After spending years just drifting, an adult Jim (played by D. Vincent Ashby) returns to the town of Maxwell. It’s been rebuilt and, amazingly enough, there seems to be next to no sign that it was ever the site of a huge apocalyptic fire. (I suspect this has more to do with the film’s budgetary limitations than anything else.) He ends up staying with his brother and occasionally, he seems to be possessed by some unseen force. (For example, there’s the time that he wanders into his nephew’s bedroom while wielding a hammer.) Jim meets his ex-girlfriend Shelly and an old friend named Bill. And, through it all, he continues to have visions of horribly burned zombies telling him that everything is all his fault…
It’s always tempting to get snarky when talking about a movie like 2004’s Burning Dead. This is a microbudget film that was obviously made with a largely amateur cast, the majority of whom are quite stiff as they deliver their overdramatic dialogue. Yes, it would be easy to make fun of Burning Dead but you know what? For what it is, it’s not that bad. It’s a horror film that had a lot of interesting ideas but not the budget to really execute them. But there are films with huge budgets that have absolutely no interesting ideas. Ridicule the limitations of Burning Dead if you must but, as far as I’m concerned, the filmmakers deserve some credit for trying to create something more than just your standard low-budget zombie film.

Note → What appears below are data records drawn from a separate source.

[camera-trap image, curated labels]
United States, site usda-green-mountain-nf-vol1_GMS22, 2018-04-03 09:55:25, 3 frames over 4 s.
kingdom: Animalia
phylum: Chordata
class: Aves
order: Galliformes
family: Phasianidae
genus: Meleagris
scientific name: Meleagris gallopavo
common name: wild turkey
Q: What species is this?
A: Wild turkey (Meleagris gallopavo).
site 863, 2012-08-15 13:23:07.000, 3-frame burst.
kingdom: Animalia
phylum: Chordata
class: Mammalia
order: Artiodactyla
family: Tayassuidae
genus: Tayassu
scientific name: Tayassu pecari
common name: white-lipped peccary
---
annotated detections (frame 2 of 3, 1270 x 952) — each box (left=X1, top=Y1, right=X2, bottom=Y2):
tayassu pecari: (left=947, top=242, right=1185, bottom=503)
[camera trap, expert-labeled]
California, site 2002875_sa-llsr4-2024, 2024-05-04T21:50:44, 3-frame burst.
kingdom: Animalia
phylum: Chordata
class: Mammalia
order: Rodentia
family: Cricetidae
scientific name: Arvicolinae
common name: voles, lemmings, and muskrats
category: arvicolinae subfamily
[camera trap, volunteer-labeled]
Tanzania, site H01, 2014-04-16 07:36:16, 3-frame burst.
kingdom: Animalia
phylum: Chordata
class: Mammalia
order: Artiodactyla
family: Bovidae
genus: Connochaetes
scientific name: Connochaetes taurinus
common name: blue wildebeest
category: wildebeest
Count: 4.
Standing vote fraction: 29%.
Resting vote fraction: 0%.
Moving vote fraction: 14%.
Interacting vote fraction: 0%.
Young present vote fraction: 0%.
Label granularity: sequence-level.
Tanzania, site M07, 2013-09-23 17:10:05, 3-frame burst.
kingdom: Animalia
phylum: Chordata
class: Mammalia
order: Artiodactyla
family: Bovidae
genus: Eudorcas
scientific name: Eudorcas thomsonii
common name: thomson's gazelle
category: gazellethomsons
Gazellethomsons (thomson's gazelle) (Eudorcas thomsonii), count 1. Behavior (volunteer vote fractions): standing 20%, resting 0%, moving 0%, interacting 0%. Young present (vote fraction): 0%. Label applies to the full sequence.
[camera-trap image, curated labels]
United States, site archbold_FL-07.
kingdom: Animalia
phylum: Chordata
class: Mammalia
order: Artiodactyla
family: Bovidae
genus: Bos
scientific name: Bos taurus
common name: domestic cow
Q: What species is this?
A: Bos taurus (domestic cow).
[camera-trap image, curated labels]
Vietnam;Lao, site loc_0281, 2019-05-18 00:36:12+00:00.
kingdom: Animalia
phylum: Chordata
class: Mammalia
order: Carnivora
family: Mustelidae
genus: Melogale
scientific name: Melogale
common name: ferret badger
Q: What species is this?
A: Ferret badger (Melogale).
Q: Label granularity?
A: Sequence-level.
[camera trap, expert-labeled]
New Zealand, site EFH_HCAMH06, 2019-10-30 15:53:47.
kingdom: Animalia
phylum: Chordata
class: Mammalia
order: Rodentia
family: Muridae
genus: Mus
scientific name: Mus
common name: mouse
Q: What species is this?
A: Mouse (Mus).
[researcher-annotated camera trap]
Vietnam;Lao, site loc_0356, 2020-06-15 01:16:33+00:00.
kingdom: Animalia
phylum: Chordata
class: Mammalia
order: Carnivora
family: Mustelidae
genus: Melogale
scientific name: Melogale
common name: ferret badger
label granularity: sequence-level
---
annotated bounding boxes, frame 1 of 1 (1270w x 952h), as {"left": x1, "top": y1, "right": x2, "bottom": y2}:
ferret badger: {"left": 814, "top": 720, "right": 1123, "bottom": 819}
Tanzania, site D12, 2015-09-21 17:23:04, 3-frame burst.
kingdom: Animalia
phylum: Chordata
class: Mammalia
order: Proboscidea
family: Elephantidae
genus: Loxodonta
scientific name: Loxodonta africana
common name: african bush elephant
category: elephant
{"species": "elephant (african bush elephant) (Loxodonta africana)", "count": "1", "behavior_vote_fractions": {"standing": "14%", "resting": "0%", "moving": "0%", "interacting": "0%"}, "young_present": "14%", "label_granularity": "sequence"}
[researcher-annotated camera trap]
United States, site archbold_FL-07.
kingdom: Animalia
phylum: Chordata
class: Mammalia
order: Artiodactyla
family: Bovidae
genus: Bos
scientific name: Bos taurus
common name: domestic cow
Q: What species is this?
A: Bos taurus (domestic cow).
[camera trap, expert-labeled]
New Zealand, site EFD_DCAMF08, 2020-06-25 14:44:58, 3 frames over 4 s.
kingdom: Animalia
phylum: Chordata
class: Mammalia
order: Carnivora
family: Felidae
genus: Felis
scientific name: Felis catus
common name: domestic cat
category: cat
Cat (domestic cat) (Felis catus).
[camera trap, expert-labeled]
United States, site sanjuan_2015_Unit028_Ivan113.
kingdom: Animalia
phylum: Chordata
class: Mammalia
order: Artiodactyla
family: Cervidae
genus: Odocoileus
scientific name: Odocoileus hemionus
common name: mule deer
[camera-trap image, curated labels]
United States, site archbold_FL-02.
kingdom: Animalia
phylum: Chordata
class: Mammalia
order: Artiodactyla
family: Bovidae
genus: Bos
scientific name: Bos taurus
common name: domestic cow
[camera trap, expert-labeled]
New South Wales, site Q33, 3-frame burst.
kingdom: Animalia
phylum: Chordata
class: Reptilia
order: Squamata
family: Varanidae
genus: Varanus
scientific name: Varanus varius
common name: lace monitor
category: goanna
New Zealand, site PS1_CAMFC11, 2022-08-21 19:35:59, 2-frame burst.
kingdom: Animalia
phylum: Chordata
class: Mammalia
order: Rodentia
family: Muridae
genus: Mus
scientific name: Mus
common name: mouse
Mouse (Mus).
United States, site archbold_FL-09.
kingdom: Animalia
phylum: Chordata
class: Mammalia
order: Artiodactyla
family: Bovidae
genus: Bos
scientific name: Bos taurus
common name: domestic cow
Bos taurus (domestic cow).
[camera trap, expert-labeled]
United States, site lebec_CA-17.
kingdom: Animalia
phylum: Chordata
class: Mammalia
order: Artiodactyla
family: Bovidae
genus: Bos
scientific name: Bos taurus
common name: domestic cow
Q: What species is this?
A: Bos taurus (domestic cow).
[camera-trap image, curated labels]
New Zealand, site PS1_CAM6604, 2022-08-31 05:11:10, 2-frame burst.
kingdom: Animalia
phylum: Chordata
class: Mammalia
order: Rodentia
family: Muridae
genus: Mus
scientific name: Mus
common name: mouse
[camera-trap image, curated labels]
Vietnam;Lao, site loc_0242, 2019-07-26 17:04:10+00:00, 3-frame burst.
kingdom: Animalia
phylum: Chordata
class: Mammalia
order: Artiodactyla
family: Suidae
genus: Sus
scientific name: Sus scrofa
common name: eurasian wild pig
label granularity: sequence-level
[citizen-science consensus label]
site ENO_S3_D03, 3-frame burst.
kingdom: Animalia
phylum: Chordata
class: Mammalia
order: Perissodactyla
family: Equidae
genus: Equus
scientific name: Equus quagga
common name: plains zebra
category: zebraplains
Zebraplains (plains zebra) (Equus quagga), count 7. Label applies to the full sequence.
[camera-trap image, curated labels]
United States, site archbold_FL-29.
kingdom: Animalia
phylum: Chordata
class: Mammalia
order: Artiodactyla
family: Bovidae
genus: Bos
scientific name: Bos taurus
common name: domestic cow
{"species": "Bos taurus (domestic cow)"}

Add to that, I am an admirer of the stoned nonchalance of D. Vincent Ashby’s lead performance. It may be a the result of a lifetime of trauma but Jim, at times, seems to be one of the most mellow in protagonists in the history of horror cinema. No matter what he’s confronting or explaining, Jim retains the same casual attitude.
My favorite moment in the film came when Bill asked Jim if his parents lost anything in the fire.
“Their lives,” Jim replies with a slight shrug.
Obviously, Burning Dead is not the easiest of films to find. It’s included in the Decrepit Crypt of Nightmares Boxset and that’s where I found it.
(One final bit of trivia: according to his imdb page, director George Demick previously played a zombie in George Romero’s Day of the Dead.)